• Record extracts:
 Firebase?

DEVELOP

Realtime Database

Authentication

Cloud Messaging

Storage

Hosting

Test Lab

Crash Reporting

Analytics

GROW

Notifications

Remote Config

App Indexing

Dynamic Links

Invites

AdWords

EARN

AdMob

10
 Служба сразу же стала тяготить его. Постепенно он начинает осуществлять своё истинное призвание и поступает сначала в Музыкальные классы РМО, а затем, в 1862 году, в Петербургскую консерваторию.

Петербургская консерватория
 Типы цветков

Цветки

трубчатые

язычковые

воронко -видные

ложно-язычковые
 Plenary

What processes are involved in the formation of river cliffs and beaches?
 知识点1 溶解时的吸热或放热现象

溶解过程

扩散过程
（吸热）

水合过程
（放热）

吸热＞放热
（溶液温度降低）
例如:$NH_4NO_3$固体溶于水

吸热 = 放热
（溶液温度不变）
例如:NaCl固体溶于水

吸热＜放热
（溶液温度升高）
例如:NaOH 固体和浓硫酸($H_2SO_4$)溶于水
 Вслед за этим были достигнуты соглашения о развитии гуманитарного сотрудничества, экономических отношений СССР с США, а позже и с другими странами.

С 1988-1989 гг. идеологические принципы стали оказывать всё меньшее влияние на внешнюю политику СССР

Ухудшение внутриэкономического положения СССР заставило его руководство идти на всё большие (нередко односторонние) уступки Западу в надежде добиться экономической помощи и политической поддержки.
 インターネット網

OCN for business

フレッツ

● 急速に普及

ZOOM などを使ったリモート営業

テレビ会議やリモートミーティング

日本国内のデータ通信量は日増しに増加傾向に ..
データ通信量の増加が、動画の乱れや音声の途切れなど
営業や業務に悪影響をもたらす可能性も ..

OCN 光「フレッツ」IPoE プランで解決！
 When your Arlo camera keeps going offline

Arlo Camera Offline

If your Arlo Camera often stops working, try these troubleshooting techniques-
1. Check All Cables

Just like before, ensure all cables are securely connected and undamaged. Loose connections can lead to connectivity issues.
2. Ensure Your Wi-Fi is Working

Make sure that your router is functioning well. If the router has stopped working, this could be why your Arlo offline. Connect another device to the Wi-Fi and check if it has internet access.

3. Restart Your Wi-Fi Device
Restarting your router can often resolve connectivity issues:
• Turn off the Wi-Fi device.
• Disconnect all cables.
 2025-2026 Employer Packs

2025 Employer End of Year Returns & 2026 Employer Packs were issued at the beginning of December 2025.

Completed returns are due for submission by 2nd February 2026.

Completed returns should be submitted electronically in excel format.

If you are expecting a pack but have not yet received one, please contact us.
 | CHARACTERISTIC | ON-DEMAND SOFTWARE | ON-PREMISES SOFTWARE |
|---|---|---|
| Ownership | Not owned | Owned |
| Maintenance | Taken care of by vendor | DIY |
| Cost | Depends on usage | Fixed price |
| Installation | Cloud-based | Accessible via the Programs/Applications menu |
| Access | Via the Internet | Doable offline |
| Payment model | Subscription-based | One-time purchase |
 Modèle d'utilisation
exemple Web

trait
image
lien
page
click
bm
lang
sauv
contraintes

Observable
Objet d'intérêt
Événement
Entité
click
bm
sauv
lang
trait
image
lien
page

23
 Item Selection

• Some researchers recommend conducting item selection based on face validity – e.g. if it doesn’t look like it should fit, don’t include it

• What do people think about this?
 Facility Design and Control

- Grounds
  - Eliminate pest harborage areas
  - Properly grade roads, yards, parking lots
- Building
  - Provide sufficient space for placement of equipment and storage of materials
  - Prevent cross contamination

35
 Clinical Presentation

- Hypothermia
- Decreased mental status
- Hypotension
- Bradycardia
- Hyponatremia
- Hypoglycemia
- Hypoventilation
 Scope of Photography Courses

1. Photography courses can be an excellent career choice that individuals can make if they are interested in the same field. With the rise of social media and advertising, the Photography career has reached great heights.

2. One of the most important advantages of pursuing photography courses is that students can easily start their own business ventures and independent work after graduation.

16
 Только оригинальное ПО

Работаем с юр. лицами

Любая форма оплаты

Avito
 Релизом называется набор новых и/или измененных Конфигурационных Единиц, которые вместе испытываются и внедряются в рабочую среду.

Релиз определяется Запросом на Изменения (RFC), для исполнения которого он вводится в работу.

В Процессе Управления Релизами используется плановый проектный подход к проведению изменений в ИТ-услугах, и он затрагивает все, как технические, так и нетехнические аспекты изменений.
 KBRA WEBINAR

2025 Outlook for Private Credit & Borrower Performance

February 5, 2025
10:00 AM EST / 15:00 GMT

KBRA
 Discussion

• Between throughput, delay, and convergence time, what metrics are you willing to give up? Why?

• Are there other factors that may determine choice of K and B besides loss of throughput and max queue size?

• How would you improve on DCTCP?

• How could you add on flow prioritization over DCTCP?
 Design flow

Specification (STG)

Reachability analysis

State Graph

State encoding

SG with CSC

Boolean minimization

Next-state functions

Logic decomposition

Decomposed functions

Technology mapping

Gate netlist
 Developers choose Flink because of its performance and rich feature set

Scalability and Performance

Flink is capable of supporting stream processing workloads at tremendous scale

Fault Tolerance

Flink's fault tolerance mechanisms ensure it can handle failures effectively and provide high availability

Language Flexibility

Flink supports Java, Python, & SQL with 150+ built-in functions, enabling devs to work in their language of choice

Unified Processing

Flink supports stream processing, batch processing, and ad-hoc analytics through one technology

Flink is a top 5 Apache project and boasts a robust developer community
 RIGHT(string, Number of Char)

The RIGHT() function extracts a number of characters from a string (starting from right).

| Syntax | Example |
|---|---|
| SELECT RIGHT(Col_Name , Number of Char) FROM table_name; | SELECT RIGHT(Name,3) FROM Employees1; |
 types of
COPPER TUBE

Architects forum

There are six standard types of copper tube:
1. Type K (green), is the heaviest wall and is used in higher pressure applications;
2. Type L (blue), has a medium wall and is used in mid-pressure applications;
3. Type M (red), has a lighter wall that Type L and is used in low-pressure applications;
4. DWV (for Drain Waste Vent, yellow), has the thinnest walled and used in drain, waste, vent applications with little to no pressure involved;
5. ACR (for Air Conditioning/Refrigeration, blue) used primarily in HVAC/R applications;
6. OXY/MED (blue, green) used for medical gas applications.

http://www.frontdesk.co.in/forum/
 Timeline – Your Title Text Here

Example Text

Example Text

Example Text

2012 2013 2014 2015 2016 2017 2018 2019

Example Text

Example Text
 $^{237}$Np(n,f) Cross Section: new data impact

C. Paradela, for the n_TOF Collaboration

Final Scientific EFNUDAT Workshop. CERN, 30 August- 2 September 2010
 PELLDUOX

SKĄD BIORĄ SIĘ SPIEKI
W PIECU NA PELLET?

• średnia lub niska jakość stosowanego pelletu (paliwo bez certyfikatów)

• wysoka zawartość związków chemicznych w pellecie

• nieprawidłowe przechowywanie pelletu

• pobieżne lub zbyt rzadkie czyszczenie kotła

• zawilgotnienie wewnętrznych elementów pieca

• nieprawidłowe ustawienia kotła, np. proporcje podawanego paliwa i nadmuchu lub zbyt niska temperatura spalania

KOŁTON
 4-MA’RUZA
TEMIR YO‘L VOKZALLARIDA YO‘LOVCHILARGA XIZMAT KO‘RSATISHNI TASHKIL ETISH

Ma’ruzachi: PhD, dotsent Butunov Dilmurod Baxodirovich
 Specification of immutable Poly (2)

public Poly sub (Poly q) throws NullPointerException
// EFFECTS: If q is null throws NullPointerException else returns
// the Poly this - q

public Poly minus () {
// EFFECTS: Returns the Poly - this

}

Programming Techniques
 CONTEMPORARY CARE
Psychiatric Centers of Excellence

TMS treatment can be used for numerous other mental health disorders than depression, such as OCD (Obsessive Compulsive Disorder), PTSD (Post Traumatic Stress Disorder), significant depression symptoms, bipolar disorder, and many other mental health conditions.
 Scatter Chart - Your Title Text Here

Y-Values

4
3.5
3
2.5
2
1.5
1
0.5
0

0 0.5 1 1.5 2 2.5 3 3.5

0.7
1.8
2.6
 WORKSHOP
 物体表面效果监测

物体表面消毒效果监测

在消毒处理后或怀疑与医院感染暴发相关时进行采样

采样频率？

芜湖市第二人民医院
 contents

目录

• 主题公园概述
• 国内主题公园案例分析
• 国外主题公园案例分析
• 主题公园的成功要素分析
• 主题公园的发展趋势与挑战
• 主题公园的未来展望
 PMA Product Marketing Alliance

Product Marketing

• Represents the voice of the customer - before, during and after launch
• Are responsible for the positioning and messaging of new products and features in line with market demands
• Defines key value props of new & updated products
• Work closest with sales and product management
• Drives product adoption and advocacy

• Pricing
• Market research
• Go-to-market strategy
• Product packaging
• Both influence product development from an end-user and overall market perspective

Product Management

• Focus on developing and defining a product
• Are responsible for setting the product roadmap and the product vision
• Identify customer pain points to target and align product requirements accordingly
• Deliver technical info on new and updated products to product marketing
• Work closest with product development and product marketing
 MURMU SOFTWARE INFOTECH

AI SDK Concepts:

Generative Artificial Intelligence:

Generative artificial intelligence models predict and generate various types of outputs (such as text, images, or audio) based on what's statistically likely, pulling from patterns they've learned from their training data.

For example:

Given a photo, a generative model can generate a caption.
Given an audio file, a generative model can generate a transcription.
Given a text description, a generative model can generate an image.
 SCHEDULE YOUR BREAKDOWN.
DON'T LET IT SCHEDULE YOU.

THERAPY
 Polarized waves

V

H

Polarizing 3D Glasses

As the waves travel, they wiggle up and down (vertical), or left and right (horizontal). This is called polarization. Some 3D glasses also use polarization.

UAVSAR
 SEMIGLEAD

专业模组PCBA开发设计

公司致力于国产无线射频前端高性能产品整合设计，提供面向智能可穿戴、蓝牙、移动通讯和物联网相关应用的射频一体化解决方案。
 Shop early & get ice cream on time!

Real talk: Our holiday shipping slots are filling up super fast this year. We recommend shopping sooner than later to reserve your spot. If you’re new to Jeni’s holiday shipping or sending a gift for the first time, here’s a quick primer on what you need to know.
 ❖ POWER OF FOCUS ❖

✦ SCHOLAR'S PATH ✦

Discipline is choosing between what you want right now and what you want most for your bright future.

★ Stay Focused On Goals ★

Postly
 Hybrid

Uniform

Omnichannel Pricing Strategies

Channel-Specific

• Problem:
Locate and copy each line in the data above that includes the word "updated".

• Exercise solution:
• Defines key value props of new & updated products
• Deliver technical info on new and updated products to product marketing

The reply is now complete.